Collection entries
•••••
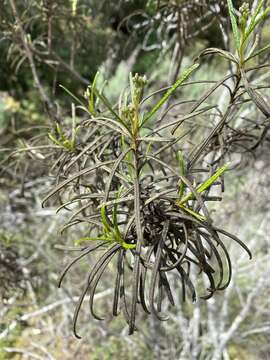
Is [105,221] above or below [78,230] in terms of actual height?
below

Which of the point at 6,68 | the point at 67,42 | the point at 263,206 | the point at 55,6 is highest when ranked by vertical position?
the point at 6,68

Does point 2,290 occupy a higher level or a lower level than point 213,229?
lower

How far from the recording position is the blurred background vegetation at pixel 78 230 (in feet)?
3.94

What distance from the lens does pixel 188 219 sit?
0.51 metres

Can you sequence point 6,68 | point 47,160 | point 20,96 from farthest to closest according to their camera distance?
point 20,96
point 6,68
point 47,160

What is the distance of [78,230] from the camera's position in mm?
2074

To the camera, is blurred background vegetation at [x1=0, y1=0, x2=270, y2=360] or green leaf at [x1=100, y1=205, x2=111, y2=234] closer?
green leaf at [x1=100, y1=205, x2=111, y2=234]

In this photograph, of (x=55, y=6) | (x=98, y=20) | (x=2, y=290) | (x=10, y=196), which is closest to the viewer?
(x=55, y=6)

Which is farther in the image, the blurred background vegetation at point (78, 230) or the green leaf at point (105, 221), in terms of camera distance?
the blurred background vegetation at point (78, 230)

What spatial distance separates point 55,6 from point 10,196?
134cm

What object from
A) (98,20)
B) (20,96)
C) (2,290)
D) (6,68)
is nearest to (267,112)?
(2,290)

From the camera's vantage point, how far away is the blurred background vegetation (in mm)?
1201

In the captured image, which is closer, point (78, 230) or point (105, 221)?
point (105, 221)

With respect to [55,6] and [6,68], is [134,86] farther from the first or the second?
[6,68]
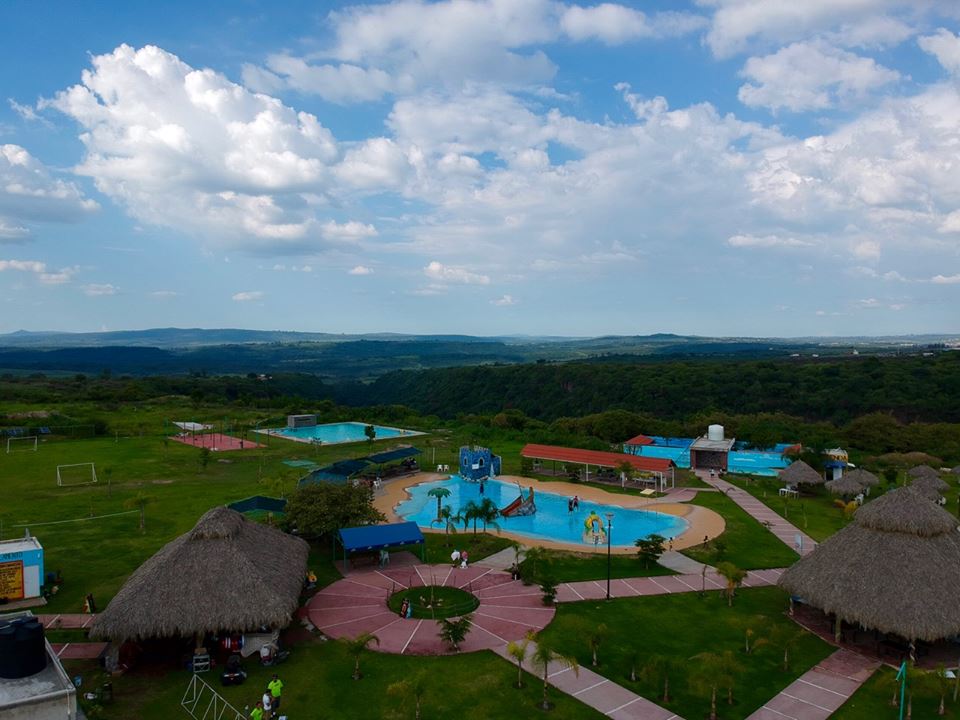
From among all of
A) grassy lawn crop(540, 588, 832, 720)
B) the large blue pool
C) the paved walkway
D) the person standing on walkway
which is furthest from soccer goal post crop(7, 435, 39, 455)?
grassy lawn crop(540, 588, 832, 720)

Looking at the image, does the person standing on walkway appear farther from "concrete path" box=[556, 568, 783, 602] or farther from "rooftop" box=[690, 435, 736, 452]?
•••••
WRITTEN PROBLEM: Copy every entry above word for word, omitting the pictures.

WRITTEN RESPONSE:
Is [105,221] above or below [78,230] in terms of actual height?
below

Which of the point at 6,68 | the point at 67,42 | the point at 263,206 | the point at 55,6 is highest when ranked by vertical position?
the point at 6,68

Does point 2,290 occupy a higher level or a lower level than point 213,229?
lower

How far from the recording position is the blurred background vegetation at pixel 78 230 (in feet)?
3.94

What distance from the lens does pixel 188 219 sit?
0.51 metres

Can you sequence point 6,68 | point 47,160 | point 20,96 from farthest to closest according to their camera distance?
point 20,96
point 6,68
point 47,160

What is the distance of [78,230] from the camera's position in mm?
2074

To the camera, is blurred background vegetation at [x1=0, y1=0, x2=270, y2=360] or green leaf at [x1=100, y1=205, x2=111, y2=234] closer?
green leaf at [x1=100, y1=205, x2=111, y2=234]

In this photograph, of (x=55, y=6) | (x=98, y=20) | (x=2, y=290) | (x=10, y=196), which is closest to the viewer?
(x=55, y=6)

Which is farther in the image, the blurred background vegetation at point (78, 230) or the green leaf at point (105, 221), in terms of camera distance?
the blurred background vegetation at point (78, 230)

What spatial distance separates point 55,6 from point 10,196?
134cm

What object from
A) (98,20)
B) (20,96)
C) (2,290)
D) (6,68)
is nearest to (267,112)?
(2,290)

From the camera's vantage point, how far away is the blurred background vegetation (in mm)?
1201

In the captured image, which is closer, point (78, 230) or point (105, 221)?
point (105, 221)

With respect to [55,6] and [6,68], is [134,86] farther from the first or the second?
[6,68]
From among all of
A) grassy lawn crop(540, 588, 832, 720)
B) the large blue pool
C) the paved walkway
D) the person standing on walkway
which is furthest from soccer goal post crop(7, 435, 39, 455)?
grassy lawn crop(540, 588, 832, 720)

Looking at the image, does the person standing on walkway appear farther from "concrete path" box=[556, 568, 783, 602] or farther from "rooftop" box=[690, 435, 736, 452]?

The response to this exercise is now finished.